About 70% of primary school students in a Baghdad neighborhood suffer symptoms of trauma-related stress such as bed-wetting or stuttering, according to a survey by the Iraqi Ministry of Health. The survey of about 2,500 youngsters is the most comprehensive look at how the war is affecting Iraqi children, said Iraq's national mental health adviser and author of the study, Mohammed Al-Aboudi. "The fighting is happening in the streets in front of our houses and schools," Al-Aboudi said. "This is very difficult for the children to adapt to." The study is to be released next month. Al-Aboudi discussed the findings with USA TODAY. Many Iraqi children have to pass dead bodies on the street as they walk to school in the morning, according to a separate report last week by the International Red Cross. Others have seen relatives killed or have been injured in mortar or bomb attacks.

A little less pride

That's the title of a letter to the editor from today's edition of our local paper. It's by Ted Killinger. You can read it here: link. He explains how people like me are opposed to the war in Iraq because we find it inconvenient. He also tells me how I'm physically, intellectually and morally inferior to our troops. I'm also, apparently, lily-livered, a sissy, and a chicken. Read it for yourself.

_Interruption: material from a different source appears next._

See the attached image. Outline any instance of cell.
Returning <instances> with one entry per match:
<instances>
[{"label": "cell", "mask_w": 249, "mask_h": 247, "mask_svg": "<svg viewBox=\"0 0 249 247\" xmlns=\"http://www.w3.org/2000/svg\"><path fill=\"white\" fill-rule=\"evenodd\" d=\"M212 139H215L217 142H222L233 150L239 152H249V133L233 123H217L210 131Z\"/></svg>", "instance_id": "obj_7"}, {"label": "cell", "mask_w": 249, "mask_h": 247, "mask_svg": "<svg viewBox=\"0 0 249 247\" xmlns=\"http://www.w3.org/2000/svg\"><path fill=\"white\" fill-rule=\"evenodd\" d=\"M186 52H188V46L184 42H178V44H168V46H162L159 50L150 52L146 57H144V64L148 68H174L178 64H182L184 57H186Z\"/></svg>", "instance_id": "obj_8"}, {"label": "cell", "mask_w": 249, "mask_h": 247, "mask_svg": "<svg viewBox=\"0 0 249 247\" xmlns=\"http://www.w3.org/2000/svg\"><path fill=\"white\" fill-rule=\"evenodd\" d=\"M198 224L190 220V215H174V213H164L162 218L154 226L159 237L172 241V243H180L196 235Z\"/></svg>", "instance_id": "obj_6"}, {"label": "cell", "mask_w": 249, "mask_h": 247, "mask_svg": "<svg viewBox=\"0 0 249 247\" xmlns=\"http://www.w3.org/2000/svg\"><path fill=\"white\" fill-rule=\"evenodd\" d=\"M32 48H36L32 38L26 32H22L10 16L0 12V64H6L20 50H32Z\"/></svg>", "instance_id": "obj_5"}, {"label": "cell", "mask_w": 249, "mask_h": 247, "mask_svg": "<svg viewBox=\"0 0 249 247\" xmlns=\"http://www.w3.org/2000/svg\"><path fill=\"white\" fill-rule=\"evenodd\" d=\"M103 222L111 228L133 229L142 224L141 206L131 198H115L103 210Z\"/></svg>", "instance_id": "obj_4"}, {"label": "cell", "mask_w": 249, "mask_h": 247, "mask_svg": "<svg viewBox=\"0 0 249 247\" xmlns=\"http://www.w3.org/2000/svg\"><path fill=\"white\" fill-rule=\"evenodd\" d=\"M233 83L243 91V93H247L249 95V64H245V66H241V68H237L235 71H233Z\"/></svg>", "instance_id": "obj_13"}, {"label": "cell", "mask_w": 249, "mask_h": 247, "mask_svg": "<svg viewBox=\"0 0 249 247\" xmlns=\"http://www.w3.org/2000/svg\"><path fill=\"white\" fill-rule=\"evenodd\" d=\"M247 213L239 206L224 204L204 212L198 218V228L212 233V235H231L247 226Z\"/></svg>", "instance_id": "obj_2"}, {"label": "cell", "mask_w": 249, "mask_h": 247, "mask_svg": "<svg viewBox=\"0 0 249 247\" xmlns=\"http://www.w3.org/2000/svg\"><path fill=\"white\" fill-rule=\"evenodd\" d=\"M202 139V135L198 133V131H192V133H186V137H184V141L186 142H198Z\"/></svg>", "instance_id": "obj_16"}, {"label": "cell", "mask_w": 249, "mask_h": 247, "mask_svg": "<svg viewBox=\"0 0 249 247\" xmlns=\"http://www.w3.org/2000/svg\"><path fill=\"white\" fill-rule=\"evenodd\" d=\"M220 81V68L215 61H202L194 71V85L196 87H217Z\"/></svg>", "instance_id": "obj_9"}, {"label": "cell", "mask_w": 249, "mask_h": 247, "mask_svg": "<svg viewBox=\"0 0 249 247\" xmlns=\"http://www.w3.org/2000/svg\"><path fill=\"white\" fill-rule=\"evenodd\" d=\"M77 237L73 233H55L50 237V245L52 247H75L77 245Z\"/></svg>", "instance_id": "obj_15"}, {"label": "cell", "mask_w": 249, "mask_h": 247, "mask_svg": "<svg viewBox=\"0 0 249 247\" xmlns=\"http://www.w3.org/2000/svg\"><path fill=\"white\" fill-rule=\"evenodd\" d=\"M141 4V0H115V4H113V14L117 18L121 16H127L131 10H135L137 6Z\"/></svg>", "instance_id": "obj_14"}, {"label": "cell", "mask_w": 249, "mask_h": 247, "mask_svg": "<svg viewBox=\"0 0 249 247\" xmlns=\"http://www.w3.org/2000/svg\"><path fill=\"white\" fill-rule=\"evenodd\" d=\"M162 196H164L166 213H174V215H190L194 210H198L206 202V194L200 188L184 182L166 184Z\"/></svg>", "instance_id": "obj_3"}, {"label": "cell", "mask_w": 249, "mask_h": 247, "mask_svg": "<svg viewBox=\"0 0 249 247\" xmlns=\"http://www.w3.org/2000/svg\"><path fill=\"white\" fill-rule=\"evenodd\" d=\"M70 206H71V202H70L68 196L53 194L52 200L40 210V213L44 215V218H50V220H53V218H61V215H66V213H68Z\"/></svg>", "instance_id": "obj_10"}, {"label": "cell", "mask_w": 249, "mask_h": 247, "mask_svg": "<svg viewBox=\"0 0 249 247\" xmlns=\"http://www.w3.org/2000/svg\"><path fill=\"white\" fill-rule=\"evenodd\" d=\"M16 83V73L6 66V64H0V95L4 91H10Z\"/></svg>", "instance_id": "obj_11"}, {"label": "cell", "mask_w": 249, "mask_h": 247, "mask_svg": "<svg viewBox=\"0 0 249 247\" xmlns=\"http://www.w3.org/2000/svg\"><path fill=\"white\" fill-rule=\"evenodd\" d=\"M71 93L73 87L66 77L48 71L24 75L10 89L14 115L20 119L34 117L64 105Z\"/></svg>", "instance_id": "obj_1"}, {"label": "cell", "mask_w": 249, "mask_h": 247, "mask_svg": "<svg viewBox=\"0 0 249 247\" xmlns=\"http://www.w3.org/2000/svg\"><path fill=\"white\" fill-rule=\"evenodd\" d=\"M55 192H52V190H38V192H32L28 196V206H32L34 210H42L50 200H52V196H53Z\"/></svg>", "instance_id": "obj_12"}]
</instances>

Gunmen Go On Rampage In Iraqi City

Even McCain has been promoting a rosier view of conditions in Iraq. If only it were true. From an article of the same title by Joshua Partlow in the Washington Post:

A day after twin truck bombings laid waste to predominantly Shiite neighborhoods in the northern Iraqi city of Tall Afar, marauding Shiite gunmen and police executed dozens of Sunnis in retaliatory attacks that many Iraqis feared might precipitate a resurgence of open sectarian warfare. The killings took place in a city once cited by President Bush as a sign of the U.S. military's success in pacifying the insurgency. Bush said in a speech almost exactly a year ago that the "example of Tall Afar gives me confidence in our strategy." But parts of the city reverted to chaos and carnage Wednesday as gunmen went door to door assassinating as many as 60 people in revenge for the previous day's truck bombings, Iraqi military and government officials said. The attack was startling for several reasons, including the alleged participation of police officers in the killings and the implication that the six-week-old Baghdad security plan might be allowing violence to metastasize outside the capital. But perhaps most ominous was the resurgence of reprisal killing at a time when U.S. and Iraqi officials have noted optimistically that Shiites have responded with restraint to recent insurgent bombings. The violence in Tall Afar follows Shiite reprisal attacks on three Sunni mosques south of Baghdad on Sunday, and it suggested to some Iraqi officials that Shiites are losing patience with government security forces.

Ghosts of Abu Ghraib

Tonight I finished watching Ghosts of Abu Ghraib (2007). It's currently playing on HBO and examines torture of prisoners in the Abu Ghraib prison in Iraq. So disgusting. So disgusting.

Obama on Iraq in 2002

Via Andrew Sullivan, video of an interview of Obama from 2002 where he talks about Iraq.

Not only do I think Bush and Co. should be held accountable for being so wrong about Iraq, but I think (whether you like him as a presidential candidate) you've gotta give big ups to Obama for being so right about it.